Wie Golden hat Tony Furtado auch The Bell zuhause in Portland aufgenommen, im 8-Ball Studio von Co-Producer, Recording Engineer und Musiker Rob Stroup (Baseboard Heaters, Imprints, Kate Mann, Scotland Barr u.a.), allerdings diesmal mit weitaus mehr Beteiligten als jemals zuvor; die dafür sorgen, dass wir es hier mit voll klingenden und reich ausgestalteten Arrangements zu tun haben, wobei der Protagonist aber mit seinen vielen Instrumenten und seiner Stimme stets im Vordergrund bleibt, wie es sich für solch eine herausragende Persönlichkeit gehört! So spielt Furtado nicht nur wieder viel mehr Banjo (auch das tiefere Cello-Banjo) als zuletzt, sondern brilliert zudem alternativ, oft auch parallel, an verschiedenen Gitarren (Acoustic, Slide & Bottleneck), am Dobro und der Ukulele.

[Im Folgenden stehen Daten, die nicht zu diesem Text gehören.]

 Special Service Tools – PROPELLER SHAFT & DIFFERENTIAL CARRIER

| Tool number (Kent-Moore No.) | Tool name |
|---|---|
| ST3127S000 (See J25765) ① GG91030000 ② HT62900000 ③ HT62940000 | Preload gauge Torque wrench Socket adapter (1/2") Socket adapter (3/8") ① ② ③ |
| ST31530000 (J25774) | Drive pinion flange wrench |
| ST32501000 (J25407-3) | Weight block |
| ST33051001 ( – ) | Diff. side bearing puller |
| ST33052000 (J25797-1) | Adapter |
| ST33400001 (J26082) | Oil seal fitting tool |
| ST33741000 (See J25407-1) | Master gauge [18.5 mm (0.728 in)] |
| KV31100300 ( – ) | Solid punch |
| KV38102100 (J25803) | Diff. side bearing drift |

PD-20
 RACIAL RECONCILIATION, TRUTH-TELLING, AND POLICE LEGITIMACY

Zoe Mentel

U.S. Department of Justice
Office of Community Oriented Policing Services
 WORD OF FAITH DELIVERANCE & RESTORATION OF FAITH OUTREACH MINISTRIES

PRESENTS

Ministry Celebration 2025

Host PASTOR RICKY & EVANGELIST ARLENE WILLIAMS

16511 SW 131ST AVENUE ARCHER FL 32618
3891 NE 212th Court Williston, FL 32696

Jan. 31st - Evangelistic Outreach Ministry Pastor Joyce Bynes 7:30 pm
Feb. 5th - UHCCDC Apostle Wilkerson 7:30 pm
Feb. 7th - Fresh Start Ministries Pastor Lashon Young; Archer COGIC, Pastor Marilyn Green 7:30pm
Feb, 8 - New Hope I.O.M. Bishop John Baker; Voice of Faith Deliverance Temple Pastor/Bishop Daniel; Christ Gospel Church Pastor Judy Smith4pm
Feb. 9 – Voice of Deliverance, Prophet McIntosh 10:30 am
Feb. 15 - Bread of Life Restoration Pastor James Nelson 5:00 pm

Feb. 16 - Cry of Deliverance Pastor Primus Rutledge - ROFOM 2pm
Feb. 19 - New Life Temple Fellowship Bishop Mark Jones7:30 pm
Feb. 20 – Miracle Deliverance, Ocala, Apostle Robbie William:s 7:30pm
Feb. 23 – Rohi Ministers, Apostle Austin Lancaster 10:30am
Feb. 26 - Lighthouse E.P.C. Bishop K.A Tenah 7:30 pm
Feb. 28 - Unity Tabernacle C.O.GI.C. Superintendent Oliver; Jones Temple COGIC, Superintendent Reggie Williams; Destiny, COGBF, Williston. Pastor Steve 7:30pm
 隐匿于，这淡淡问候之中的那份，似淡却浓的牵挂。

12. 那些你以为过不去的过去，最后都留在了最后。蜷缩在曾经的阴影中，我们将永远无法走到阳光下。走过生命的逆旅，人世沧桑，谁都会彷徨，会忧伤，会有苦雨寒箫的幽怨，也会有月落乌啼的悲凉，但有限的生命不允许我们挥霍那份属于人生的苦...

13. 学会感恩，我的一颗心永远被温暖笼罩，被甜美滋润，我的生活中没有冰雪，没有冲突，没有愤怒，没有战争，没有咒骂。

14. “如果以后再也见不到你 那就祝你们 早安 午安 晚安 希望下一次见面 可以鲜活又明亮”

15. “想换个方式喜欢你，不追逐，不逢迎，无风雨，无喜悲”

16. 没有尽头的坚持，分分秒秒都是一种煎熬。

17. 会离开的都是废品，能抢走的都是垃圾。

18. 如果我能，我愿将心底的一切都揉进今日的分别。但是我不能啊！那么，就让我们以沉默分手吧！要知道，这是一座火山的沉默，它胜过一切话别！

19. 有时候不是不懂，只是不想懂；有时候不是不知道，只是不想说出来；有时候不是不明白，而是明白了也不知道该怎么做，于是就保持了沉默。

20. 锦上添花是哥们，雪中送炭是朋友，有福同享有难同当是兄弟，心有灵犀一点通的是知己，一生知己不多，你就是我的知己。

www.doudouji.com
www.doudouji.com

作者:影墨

Unterstützt wird er hierbei u.a. von dem legendären Alt.Country/Folk Rocker Paul Brainard (Richmond Fontaine) mit wunderschönen bis spookigen Pedal Steel-Garnierungen, elektrischer Gitarre, Lap Steel und/oder Trompete, den Keyboardern Rob Burger (Tin Hat Trio, Norah Jones, Lucinda Williams) und Todd Bayles, Bluegrass-Mandolinist John Reischman (Tony Rice Unit, Jaybirds), dem Roots/Akkordionspieler Johnny Connolly, den Bassisten Sam Howard (Aoife O’Donovan, Ruth Moody) und Tye North (Leftover Salmon, Comotion), den Drummern Anders Bergstrom (Kate Mann) und Drew Shoals (Ashley Flynn, Paula Sinclair), dazu aus dem World Music-Bereich von Flötist Hanz Araki (Black Prairie, Casey Neill), Moustafa Kouyate (an dem westafrikanischen Saiteninstrument Ngoni) und Tablaspieler Ty Burhoe (Keller Williams).

Mit insgesamt 13 Eigenkompositionen bietet Tony Furtado eine dynamische, abwechslungsreiche Kopplung von vertrackten Newgrass/Fusion-Instrumentalstücken, melodischen Poetry Songs, Westcoast Country Rock, introvertiertem Melancholie-Folk, World Music meets Bluegrass und noch viel mehr, präsentiert dabei die geballte Ladung seines Könnes mit gewagten Banjo-Parforceritten und atemberaubender Slippin‘ & Slidin‘ Bottleneck-Technik und als veritabler Singer/Songwriter – verantwortlich für solch komplexe Songs wie ‚Dying Language‘, ‚Tall Grass‘, ‚Tired Lion‘ und ‚Ashes Of Man‘. Oder für die elaborierten Instrumentals ‚Astoria‘, das leise, schlicht verzaubernde ‚Iowa‘ und das stimmungsvolle ‚Jo Jo‘. Aber auch die übrigen Stücke wie der Opener ‚Broken Bell‘ mit einer ersten Qualitätsmarke, ‚Low Road‘ als Banjo-getriebener Fusion Song mit funky Bass, schwellender Orgel, Slide und Dobro, oder das volle Programm vom Abschlusstitel ‚Star‘ mit Pedal Steel, Trompete, Mandoline, Orgel, Electric Piano, Horn Section und Backing Chor als Untermalung für Furtado’s Arsenal dürfen hier nicht unerwähnt bleiben!

In einer Special Edition bietet Blue Rose zusätzlich die in den Staaten zuvor separat erschienene EP Copper And Tin als Bonus-CD! Darauf gibt es nochmal 6 klasse Tracks in deutlich reduzierterer, folkigerer Form und ohne Überschneidungen zu den Songs von The Bell. ‚Firecracker‘ als furioses Slide-Instrumental mit Bass & Drums-Unterstützung und das Kottke-meets-Lindley-ähnliche Blues/Folk-Instrumental ‚Machine‘ stammen aus Tony Furtado’s Feder, die restlichen vier Stücke sind umarrangierte Traditionals, darunter ‚Peggy O‘ – pur solo, nur Acoustic Slide/Vocals – als Tribut an Jerry Garcia, ‚Amazing Grace‘ als technisch enorm anspruchsvolle John Fahey/Leo Kottke-style Soloimprovisation mit etwas Percussion und ein atemberaubendes, quirliges Medley aus drei Irish Reels mit Banjo, Cello-Banjo, akustischer Gitarre und Bariton-Ukulele plus Tabla, Akkordion, Flöte und Percussion.